(STATED PROBLEM):
Each record below must be returned exactly as shown.

════════

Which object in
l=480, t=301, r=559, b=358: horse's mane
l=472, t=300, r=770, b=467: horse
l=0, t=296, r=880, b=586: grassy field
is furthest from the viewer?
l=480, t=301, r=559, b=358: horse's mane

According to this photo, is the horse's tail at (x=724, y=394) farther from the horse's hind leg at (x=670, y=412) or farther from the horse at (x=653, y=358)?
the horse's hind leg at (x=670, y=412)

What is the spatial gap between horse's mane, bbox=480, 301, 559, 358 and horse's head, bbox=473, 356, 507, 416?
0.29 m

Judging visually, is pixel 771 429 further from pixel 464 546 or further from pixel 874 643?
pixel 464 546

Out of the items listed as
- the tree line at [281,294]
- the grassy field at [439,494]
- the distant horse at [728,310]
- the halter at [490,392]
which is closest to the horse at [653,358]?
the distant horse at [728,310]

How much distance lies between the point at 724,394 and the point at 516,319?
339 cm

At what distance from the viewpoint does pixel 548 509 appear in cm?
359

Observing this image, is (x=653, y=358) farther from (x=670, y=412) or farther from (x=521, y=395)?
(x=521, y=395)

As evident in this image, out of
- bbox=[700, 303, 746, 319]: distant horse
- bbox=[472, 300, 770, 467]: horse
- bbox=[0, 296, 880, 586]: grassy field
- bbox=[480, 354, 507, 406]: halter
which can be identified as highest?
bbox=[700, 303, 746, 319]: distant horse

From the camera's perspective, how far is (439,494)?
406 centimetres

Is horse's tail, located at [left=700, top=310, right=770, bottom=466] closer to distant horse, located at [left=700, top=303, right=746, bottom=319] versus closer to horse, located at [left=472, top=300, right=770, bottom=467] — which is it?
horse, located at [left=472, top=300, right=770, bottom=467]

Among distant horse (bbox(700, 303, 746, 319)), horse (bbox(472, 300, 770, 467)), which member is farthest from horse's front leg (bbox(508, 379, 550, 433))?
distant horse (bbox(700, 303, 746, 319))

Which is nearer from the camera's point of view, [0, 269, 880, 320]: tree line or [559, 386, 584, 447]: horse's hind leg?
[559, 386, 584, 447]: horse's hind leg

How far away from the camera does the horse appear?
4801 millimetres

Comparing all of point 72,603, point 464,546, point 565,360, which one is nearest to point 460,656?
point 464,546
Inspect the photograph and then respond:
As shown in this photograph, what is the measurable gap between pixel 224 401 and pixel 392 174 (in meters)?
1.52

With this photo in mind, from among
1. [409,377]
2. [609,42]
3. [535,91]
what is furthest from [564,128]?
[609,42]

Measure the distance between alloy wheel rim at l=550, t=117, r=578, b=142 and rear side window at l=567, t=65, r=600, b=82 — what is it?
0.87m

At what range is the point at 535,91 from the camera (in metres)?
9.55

════════

(COMPLETE ANSWER):
Which object in
l=480, t=301, r=559, b=358: horse's mane
l=472, t=300, r=770, b=467: horse
l=0, t=296, r=880, b=586: grassy field
is furthest from the viewer?
l=480, t=301, r=559, b=358: horse's mane

According to this photo, is the horse's tail at (x=724, y=394) farther from the horse's hind leg at (x=670, y=412) or farther from the horse at (x=653, y=358)?
the horse's hind leg at (x=670, y=412)

What is the spatial gap between horse's mane, bbox=480, 301, 559, 358 and horse's head, bbox=473, 356, 507, 416?
0.29 m

Judging visually, is pixel 771 429 further from pixel 464 546 or further from pixel 874 643?
pixel 464 546

Out of the items listed as
- the tree line at [281,294]
- the grassy field at [439,494]
- the distant horse at [728,310]
- the halter at [490,392]
which is closest to the horse at [653,358]?
the distant horse at [728,310]

How much distance lies between the point at 724,394 and the point at 516,319?
339 cm

At what distance from the viewpoint does pixel 548 509 appear in cm?
359

Observing this image, is (x=653, y=358) farther from (x=670, y=412) or farther from (x=521, y=395)?
(x=521, y=395)

As evident in this image, out of
- bbox=[700, 303, 746, 319]: distant horse
- bbox=[472, 300, 770, 467]: horse
- bbox=[0, 296, 880, 586]: grassy field
- bbox=[480, 354, 507, 406]: halter
which can be identified as highest?
bbox=[700, 303, 746, 319]: distant horse

From the camera's perspective, how far is (439,494)?
406 centimetres

Is horse's tail, located at [left=700, top=310, right=770, bottom=466] closer to distant horse, located at [left=700, top=303, right=746, bottom=319] versus closer to horse, located at [left=472, top=300, right=770, bottom=467] — which is it?
horse, located at [left=472, top=300, right=770, bottom=467]

Among distant horse (bbox(700, 303, 746, 319)), horse (bbox(472, 300, 770, 467)), which member is farthest from horse's front leg (bbox(508, 379, 550, 433))?
distant horse (bbox(700, 303, 746, 319))

Which is nearer from the camera's point of view, [0, 269, 880, 320]: tree line or [559, 386, 584, 447]: horse's hind leg?
[559, 386, 584, 447]: horse's hind leg

How far away from the camera does the horse appear?
4801 millimetres

Comparing all of point 72,603, point 464,546, point 565,360, which one is nearest to point 460,656?
point 464,546
Inspect the photograph and then respond:
As shown in this photograph, what is the measurable gap between pixel 224 401 and pixel 392 174 (in meters)?
1.52

With this photo in mind, from among
1. [409,377]
2. [609,42]
3. [535,91]
what is furthest from [564,128]?
[609,42]

Measure the distance between alloy wheel rim at l=550, t=117, r=578, b=142 and rear side window at l=567, t=65, r=600, b=82 — what is it?
0.87m

At what range is the point at 535,91 from the camera (in metres)?
9.55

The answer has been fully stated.